Exercise brief => In the records below, change every "puddle of water" to "pool of water" and leave all other text as it is.
━━ Records supplied ━━
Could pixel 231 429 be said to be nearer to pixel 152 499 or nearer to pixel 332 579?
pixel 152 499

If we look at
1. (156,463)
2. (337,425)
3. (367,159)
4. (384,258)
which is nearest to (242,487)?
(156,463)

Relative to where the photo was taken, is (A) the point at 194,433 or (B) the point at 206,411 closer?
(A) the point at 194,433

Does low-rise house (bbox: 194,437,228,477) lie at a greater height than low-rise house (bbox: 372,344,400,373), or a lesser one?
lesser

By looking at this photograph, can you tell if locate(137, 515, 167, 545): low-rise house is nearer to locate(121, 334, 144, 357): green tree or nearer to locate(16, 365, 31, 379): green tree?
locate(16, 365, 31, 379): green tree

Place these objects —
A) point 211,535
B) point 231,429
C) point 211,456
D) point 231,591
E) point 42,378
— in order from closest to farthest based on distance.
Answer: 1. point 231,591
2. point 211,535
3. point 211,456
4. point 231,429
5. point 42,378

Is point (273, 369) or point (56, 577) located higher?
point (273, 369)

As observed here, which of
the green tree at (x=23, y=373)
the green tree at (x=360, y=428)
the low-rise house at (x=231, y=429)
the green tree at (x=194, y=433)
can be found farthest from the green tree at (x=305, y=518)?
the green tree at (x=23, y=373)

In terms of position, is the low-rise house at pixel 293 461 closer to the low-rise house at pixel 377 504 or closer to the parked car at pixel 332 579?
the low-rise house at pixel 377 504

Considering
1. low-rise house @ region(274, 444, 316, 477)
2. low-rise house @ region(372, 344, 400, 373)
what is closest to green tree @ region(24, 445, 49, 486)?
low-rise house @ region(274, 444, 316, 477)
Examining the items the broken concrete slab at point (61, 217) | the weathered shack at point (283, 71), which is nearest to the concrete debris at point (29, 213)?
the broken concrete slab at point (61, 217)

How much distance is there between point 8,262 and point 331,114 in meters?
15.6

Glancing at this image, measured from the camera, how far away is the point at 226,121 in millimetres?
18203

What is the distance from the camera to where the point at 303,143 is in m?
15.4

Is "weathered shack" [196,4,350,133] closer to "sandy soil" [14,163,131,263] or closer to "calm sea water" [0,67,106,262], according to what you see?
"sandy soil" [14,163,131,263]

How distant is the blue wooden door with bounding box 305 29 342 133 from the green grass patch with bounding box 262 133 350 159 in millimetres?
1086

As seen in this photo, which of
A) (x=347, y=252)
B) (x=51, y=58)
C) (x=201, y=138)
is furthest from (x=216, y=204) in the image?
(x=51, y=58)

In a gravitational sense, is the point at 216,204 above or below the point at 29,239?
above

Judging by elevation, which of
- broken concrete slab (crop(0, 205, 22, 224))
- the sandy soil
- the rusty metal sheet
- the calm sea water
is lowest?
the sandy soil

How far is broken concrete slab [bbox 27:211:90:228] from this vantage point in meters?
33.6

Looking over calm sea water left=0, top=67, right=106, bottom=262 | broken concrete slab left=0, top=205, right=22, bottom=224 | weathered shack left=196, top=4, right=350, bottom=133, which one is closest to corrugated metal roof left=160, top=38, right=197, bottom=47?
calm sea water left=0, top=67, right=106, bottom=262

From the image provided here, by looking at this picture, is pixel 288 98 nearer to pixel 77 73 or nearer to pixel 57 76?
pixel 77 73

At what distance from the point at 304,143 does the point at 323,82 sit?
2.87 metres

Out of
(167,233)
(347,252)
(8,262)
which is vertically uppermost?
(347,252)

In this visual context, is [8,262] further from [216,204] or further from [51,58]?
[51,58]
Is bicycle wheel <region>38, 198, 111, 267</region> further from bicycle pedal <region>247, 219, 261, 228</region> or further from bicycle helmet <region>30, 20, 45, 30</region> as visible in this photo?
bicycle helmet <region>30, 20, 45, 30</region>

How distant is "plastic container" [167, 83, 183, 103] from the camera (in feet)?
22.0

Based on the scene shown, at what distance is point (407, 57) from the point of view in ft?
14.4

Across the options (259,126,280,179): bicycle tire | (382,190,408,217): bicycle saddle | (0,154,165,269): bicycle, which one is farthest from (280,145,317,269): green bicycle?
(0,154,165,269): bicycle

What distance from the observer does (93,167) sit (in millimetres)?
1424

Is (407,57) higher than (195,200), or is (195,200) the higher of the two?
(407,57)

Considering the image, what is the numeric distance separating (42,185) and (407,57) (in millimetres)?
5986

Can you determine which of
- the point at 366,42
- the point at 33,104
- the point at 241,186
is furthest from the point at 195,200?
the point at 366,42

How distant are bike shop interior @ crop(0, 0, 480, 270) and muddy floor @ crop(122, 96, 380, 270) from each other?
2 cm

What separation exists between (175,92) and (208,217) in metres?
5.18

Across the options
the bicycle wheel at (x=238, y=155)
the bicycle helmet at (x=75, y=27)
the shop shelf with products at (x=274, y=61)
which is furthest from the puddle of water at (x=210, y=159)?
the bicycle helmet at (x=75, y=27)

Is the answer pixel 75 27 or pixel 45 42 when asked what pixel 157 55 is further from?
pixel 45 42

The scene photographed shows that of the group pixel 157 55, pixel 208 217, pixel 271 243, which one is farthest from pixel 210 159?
━━━
Solution to the problem =>
Could pixel 231 429 be said to be nearer to pixel 152 499 or nearer to pixel 332 579?
pixel 152 499

If we look at
1. (156,463)
2. (337,425)
3. (367,159)
4. (384,258)
which is nearest to (242,487)?
(156,463)

Relative to where the photo was taken, is (A) the point at 194,433 or (B) the point at 206,411 closer?
(A) the point at 194,433

Does low-rise house (bbox: 194,437,228,477) lie at a greater height than low-rise house (bbox: 372,344,400,373), or a lesser one?
lesser

By looking at this photograph, can you tell if locate(137, 515, 167, 545): low-rise house is nearer to locate(121, 334, 144, 357): green tree or nearer to locate(16, 365, 31, 379): green tree?
locate(16, 365, 31, 379): green tree

Place these objects —
A) point 211,535
B) point 231,429
C) point 211,456
D) point 231,591
E) point 42,378
— in order from closest to farthest based on distance.
Answer: 1. point 231,591
2. point 211,535
3. point 211,456
4. point 231,429
5. point 42,378

Is point (273, 369) or point (56, 577) located higher?
point (273, 369)

As observed here, which of
the green tree at (x=23, y=373)
the green tree at (x=360, y=428)
the low-rise house at (x=231, y=429)
the green tree at (x=194, y=433)
can be found farthest from the green tree at (x=305, y=518)?
the green tree at (x=23, y=373)

In terms of position, is the low-rise house at pixel 293 461 closer to the low-rise house at pixel 377 504 or closer to the parked car at pixel 332 579?
the low-rise house at pixel 377 504

Considering
1. low-rise house @ region(274, 444, 316, 477)
2. low-rise house @ region(372, 344, 400, 373)
what is closest to green tree @ region(24, 445, 49, 486)?
low-rise house @ region(274, 444, 316, 477)
Examining the items the broken concrete slab at point (61, 217) | the weathered shack at point (283, 71), which is nearest to the concrete debris at point (29, 213)?
the broken concrete slab at point (61, 217)

How much distance is there between point 8,262 and point 331,114 in meters?
15.6

Glancing at this image, measured from the camera, how far away is the point at 226,121 in millimetres?
18203

What is the distance from the camera to where the point at 303,143 is in m?
15.4

Is "weathered shack" [196,4,350,133] closer to "sandy soil" [14,163,131,263] or closer to "calm sea water" [0,67,106,262], according to what you see?
"sandy soil" [14,163,131,263]

How distant is the blue wooden door with bounding box 305 29 342 133 from the green grass patch with bounding box 262 133 350 159 in millimetres?
1086

As seen in this photo, which of
A) (x=347, y=252)
B) (x=51, y=58)
C) (x=201, y=138)
is furthest from (x=216, y=204) in the image?
(x=51, y=58)

In a gravitational sense, is the point at 216,204 above or below the point at 29,239?
above

Judging by elevation, which of
- broken concrete slab (crop(0, 205, 22, 224))
- the sandy soil
- the rusty metal sheet
- the calm sea water
is lowest?
the sandy soil

How far is broken concrete slab [bbox 27:211:90:228] from this vantage point in meters?
33.6

Looking over calm sea water left=0, top=67, right=106, bottom=262 | broken concrete slab left=0, top=205, right=22, bottom=224 | weathered shack left=196, top=4, right=350, bottom=133, which one is closest to corrugated metal roof left=160, top=38, right=197, bottom=47?
calm sea water left=0, top=67, right=106, bottom=262

From the image provided here, by looking at this picture, is pixel 288 98 nearer to pixel 77 73 or nearer to pixel 57 76?
pixel 77 73

At what distance from the point at 304,143 does the point at 323,82 sit?
2.87 metres

Out of
(167,233)
(347,252)
(8,262)
which is vertically uppermost?
(347,252)

In this visual context, is [8,262] further from [216,204] or further from [51,58]?
[51,58]
Is bicycle wheel <region>38, 198, 111, 267</region> further from bicycle pedal <region>247, 219, 261, 228</region> or further from bicycle helmet <region>30, 20, 45, 30</region> as visible in this photo?
bicycle helmet <region>30, 20, 45, 30</region>

How distant is "plastic container" [167, 83, 183, 103] from the camera (in feet)?
22.0

Based on the scene shown, at what distance is point (407, 57) from the point of view in ft?
14.4

Across the options (259,126,280,179): bicycle tire | (382,190,408,217): bicycle saddle | (0,154,165,269): bicycle, which one is farthest from (280,145,317,269): green bicycle?
(0,154,165,269): bicycle

What distance from the observer does (93,167) sit (in millimetres)?
1424

Is (407,57) higher than (195,200), or is (195,200) the higher of the two?
(407,57)

Considering the image, what is the numeric distance separating (42,185) and (407,57) (in millimetres)?
5986

Can you determine which of
- the point at 366,42
- the point at 33,104
- the point at 241,186
is furthest from the point at 195,200?
the point at 366,42

How distant are bike shop interior @ crop(0, 0, 480, 270) and muddy floor @ crop(122, 96, 380, 270) from each other?
2 cm

What separation exists between (175,92) and (208,217) in metres?
5.18

Across the options
the bicycle wheel at (x=238, y=155)
the bicycle helmet at (x=75, y=27)
the shop shelf with products at (x=274, y=61)
which is furthest from the pool of water at (x=210, y=159)?
the bicycle helmet at (x=75, y=27)

Is the answer pixel 75 27 or pixel 45 42 when asked what pixel 157 55 is further from?
pixel 45 42

The scene photographed shows that of the group pixel 157 55, pixel 208 217, pixel 271 243, which one is farthest from pixel 210 159?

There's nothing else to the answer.